Rien. Attendre. Projeter. Déformer.

5
La chambre est silencieuse, elle n'est pas vide. Des tapisseries, des cloisons peintes, du plafond lui-même sortent des formes fantastiques à la fois reconnaissables et déroutantes. C'est le bestiaire de l'attente, la projection mentale de ce que le désir fait avec l'absence. Tout corps semble pouvoir être ainsi ravi à autrui. Illusion, car nous n'en sommes ni créateurs, ni propriétaires. Dans l'amour, au moment même où on le touche, le corps de l'autre devient invisible. De même, le corps rêvé se révèle aussi intangible que le corps donné.

6
La projection du corps dans les draps bleus du fantasme n'est pas dépourvue de souffrance puisqu'elle convoque l'absente sans conjurer des pouvoirs qu'elle rend au contraire plus durables. La déformation est l'inverse d'un torture. Il se peut même que le corps trouve dans l'outrance à laquelle il est soumis un équilibre et une justesse qui lui faisait défaut quand il était à portée de main.

7
Visionner suppose le voyeurisme volontaire, la vision poétique et les vis qui scellent entre eux les fragments rassemblés par le souvenir. D'un corps, fût-il le plus chéri et le mieux exploré, nous ne pouvons nous remémorer que des parcelles qui ne sont pas faites de chair. Rien que des pans ombreux mêlés à de petites régions plus claires dans la phosphorescence d'un astre intermittent. Les formes ainsi déployées sont peut-être la vérité secrète de l'être. Et l'anamorphose la représentation la plus fidèle de l'inconscient.

8
Sans un trip LSD dans une île plate et anglaise, je n'aurais peut-être pas soupçonné cette expérience. J'avais été ramassé avec quelques autres victimes de la dernière cérémonie rock et chimique de notre temps.
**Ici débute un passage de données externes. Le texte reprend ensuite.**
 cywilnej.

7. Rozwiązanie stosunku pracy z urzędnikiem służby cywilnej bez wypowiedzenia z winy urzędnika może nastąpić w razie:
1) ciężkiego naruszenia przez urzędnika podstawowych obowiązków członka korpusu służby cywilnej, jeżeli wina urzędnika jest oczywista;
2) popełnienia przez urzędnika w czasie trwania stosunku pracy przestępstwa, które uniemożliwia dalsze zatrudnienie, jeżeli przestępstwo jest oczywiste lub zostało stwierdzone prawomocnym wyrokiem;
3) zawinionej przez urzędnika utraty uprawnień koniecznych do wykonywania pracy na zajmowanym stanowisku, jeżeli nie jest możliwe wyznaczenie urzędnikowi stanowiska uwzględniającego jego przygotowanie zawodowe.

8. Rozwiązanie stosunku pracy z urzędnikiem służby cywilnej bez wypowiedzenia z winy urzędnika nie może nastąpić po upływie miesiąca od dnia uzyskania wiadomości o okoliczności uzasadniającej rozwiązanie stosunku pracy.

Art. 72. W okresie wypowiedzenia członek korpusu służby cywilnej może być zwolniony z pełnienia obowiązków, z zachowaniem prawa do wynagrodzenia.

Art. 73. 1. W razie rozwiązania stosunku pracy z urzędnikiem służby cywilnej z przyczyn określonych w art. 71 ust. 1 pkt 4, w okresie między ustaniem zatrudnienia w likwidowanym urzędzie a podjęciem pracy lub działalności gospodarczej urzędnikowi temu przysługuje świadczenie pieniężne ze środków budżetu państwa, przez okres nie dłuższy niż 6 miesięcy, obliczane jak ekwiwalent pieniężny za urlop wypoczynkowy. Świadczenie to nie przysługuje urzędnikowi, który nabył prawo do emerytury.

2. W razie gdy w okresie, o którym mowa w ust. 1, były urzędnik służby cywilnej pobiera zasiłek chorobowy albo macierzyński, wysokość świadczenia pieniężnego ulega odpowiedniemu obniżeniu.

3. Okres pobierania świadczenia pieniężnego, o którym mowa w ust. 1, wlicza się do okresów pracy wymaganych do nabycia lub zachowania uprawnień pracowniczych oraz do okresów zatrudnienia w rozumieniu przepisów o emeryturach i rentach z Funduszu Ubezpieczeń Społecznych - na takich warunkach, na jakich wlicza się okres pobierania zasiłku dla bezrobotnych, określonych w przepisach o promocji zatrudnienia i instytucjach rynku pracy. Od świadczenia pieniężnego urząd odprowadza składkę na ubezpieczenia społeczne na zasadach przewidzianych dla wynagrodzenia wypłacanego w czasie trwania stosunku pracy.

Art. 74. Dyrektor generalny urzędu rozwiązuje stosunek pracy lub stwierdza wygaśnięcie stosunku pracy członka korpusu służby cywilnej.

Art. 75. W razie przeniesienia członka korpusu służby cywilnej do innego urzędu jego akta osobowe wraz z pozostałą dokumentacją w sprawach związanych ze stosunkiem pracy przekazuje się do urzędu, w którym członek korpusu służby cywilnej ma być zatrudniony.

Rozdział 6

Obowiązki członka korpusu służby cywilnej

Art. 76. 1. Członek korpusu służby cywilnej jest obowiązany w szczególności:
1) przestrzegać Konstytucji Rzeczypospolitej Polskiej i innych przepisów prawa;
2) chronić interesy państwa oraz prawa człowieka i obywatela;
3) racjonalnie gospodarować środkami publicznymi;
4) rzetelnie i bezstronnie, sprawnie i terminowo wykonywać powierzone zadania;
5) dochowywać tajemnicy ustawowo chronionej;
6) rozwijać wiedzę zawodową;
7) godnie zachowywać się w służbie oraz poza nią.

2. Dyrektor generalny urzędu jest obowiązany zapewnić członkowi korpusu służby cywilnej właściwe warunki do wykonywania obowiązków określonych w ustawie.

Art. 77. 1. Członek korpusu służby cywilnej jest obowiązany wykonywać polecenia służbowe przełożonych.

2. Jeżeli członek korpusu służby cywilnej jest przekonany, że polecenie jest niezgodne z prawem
En vérité, je ne conserve de ce rapatriement qu'un souvenir : pendant trente-six heures s'est étiré dans mon esprit le corps protéiforme et bleu d'une créature indéniablement féminine dont le visage m'a échappé jusqu'à l'assommement de l'hôpital. Il m'échappe encore. Parfois je me dit que c'était le vôtre, dans une Charente antérieure où vous jouiez à la marelle, en vous appliquant parce que le but est de gagner le ciel.